**Working data:**
· · · ·
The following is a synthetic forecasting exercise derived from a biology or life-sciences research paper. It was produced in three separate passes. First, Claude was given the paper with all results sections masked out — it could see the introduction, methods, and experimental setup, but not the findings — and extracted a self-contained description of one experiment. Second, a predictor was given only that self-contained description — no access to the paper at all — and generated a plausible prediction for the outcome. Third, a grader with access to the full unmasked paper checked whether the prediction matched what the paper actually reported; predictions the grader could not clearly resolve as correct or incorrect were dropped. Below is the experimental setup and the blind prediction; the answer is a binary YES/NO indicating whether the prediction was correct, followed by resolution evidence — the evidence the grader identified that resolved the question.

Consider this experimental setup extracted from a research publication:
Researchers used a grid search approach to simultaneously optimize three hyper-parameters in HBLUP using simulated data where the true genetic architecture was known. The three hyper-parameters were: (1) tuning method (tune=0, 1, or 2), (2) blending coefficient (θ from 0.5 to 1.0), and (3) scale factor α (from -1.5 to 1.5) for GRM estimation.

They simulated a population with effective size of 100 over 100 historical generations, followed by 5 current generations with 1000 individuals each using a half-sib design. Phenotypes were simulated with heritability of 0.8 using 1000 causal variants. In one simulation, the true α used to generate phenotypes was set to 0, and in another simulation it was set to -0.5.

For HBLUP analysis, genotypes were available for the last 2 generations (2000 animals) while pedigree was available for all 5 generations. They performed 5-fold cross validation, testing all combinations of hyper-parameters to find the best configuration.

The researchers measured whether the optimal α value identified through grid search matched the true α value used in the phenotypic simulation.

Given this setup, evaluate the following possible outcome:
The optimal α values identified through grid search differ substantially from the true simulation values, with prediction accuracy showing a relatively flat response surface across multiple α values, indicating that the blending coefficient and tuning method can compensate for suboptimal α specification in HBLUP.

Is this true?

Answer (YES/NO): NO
· · · ·
Copy the lines above exactly. Start with the line containing "The researchers measured", end with the line containing "Given this setup, evaluate", and include both.

**Solution to this exercise:**
The researchers measured whether the optimal α value identified through grid search matched the true α value used in the phenotypic simulation.

Given this setup, evaluate the following possible outcome:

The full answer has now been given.